#### REQUIREMENT:
Determine how many lines in the entries contain the word "Overall", and give that number with no other text.

#### RECORDS SUPPLIED:

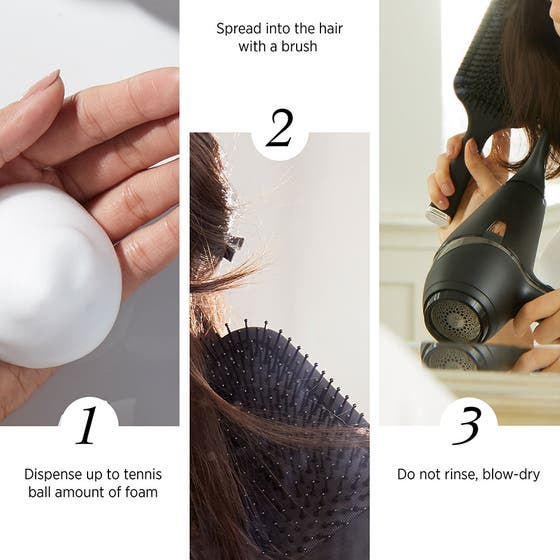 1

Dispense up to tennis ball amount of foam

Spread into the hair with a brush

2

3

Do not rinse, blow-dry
* * *
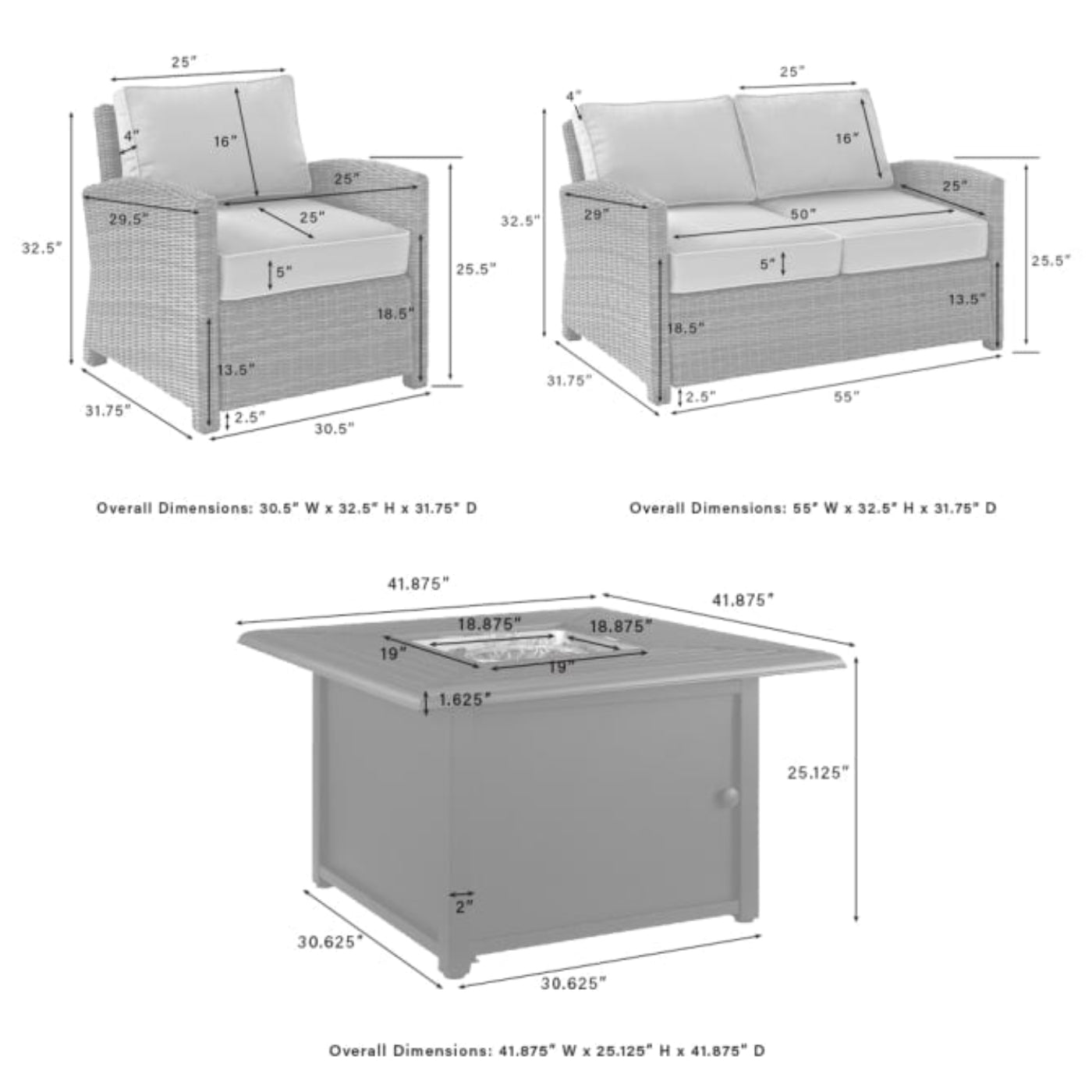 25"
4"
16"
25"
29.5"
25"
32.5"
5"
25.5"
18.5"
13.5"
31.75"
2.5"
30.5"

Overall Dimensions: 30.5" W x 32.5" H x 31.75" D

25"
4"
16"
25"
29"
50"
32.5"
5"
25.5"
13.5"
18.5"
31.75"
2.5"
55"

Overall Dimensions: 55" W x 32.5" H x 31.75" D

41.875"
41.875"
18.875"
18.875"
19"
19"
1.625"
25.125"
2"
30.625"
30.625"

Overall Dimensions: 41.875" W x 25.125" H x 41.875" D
---
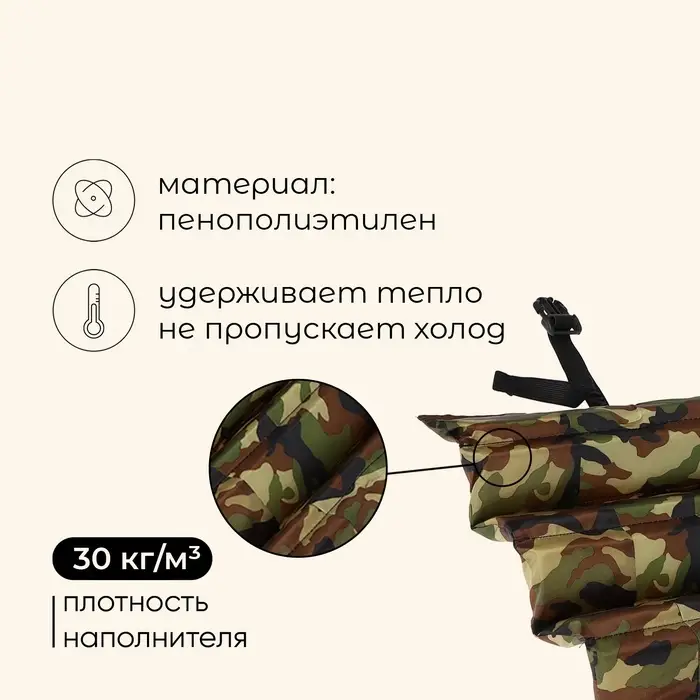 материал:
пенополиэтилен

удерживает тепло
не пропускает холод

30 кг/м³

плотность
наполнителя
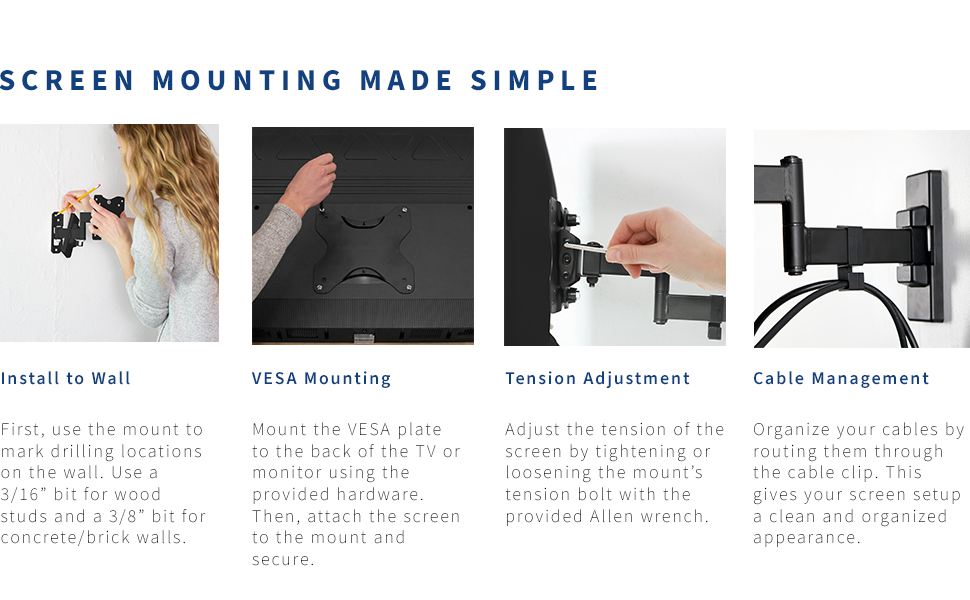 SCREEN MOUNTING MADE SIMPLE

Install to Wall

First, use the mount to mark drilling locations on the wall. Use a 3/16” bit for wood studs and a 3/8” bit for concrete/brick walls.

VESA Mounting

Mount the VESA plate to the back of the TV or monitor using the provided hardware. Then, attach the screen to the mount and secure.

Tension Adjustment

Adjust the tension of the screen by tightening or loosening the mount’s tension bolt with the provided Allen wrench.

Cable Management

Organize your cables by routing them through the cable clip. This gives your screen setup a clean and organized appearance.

#### OUTPUT OF THE TASK:
3